Keep up the good work mate!
:wink: 
Mark


----------



## bigsyd (Jul 9, 2008)

good for us les 
[smiley=mexicanwave.gif]


----------



## Marco34 (Apr 5, 2009)

Sounds great, look forward to those and even better during the Summer months. 

Thanks


----------



## TT5 4 JON (May 8, 2009)

Great job les well done mate
so meetings for this year will be as follows i take it.
mon 1st march
thurs 1st april
wed 5th may
tues 1st june
thurs 1st july
wed 4th aug
wed 1st sept
wed 6th oct
mon 1st nov
wed 1st dec
john


----------



## les (Jul 24, 2006)

asdaman said:


> Great job les well done mate
> so meetings for this year will be as follows i take it.
> mon 1st march
> thurs 1st april
> ...


Yes John as the 1st of this Feb is very close to our meet next Saturday so the next meet will be on Monday the 1st March . The above works out as follows.
Monday meets = 2
Tuesday meets = 1
Wednesday meets = 5
Thursday meets = 2

Won't please everybody unfortunately but that's life. :? 
I also have Mark Davies to thank in particular and others with suggestions on the best way to settle on a regular meet date/night.

So can well all put these dates in your diary please.


----------



## Mark Davies (Apr 10, 2007)

Excellent! I really do think a regular meet is going to lift the north west section to new heights of activity.
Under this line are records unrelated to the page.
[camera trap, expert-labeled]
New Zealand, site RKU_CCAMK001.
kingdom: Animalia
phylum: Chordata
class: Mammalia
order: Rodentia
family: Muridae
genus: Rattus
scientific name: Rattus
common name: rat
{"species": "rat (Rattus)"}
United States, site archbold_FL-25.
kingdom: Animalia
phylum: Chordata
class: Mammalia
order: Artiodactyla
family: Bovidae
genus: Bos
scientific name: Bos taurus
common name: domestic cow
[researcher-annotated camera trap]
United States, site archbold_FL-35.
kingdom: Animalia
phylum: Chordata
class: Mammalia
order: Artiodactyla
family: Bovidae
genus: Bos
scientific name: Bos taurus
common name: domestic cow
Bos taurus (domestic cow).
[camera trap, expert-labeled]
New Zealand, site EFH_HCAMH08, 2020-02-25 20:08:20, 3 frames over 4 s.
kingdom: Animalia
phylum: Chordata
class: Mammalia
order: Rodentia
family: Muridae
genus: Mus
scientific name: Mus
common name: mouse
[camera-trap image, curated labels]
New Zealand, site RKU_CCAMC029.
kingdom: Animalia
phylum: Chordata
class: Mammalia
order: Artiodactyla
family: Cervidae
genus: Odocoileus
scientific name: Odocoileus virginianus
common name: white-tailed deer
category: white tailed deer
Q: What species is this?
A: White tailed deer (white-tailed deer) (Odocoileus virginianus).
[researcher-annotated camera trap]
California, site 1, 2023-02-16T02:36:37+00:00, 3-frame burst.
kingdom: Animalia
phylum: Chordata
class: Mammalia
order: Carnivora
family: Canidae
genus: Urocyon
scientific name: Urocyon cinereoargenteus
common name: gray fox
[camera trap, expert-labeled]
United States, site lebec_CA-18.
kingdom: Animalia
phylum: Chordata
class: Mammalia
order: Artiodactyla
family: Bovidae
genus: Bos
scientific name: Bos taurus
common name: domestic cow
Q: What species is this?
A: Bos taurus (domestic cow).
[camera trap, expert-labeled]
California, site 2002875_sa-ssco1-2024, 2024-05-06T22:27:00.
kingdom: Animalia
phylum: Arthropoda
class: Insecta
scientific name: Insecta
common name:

I'm hopeful for some really good stuff this year.


----------



## les (Jul 24, 2006)

I was also thinking to break it up a bit in the summer months once or twice we could drive from the Sandpiper into Southport during a nice sunny evening. The A570 which the Sandpiper is on takes you stright into Southport so what do people recon on that?


----------



## uzzieman (Dec 14, 2009)

I'd like to pop my cherry and to one (and a few more) of these at some point this year, maybe next month as soon as I have all my work and woes out the way


----------



## les (Jul 24, 2006)

uzzieman said:


> I'd like to pop my cherry and to one (and a few more) of these at some point this year, maybe next month as soon as I have all my work and woes out the way


Looking like next meet will be on Monday the 1st March not February.


----------



## Mark Davies (Apr 10, 2007)

There's a cracking drive from the Sandpiper out to Formby, so how about a barbecue on the beach?


----------



## ImolaTT (Jul 5, 2009)

ill be meeting myself coming back :lol: but never mind always a good excuse for a drive


----------



## les (Jul 24, 2006)

Mark Davies said:


> There's a cracking drive from the Sandpiper out to Formby, so how about a barbecue on the beach?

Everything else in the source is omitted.